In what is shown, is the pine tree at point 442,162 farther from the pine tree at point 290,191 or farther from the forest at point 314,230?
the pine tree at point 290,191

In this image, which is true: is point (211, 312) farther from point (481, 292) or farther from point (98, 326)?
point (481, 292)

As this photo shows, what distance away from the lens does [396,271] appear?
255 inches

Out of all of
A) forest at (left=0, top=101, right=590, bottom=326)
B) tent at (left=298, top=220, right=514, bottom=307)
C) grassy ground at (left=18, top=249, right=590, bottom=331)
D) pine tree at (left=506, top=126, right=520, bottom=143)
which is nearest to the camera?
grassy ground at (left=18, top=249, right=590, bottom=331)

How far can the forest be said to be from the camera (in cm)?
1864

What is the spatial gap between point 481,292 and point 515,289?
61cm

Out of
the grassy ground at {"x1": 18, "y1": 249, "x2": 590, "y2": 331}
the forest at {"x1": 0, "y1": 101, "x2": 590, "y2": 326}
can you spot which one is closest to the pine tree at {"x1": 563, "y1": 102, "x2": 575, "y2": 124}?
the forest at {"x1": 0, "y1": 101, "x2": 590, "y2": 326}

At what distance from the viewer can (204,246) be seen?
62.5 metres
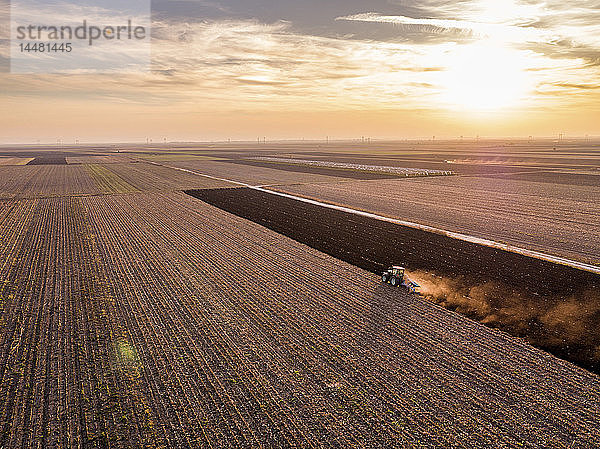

---

WHAT TO WORK ON:
Extract the lines exactly as they appear, from the line containing "At what distance" through the end of the rows, and leave the pictures out of your answer.

RESULT BELOW:
At what distance from the viewer can (204,246) be seen?
62.5 metres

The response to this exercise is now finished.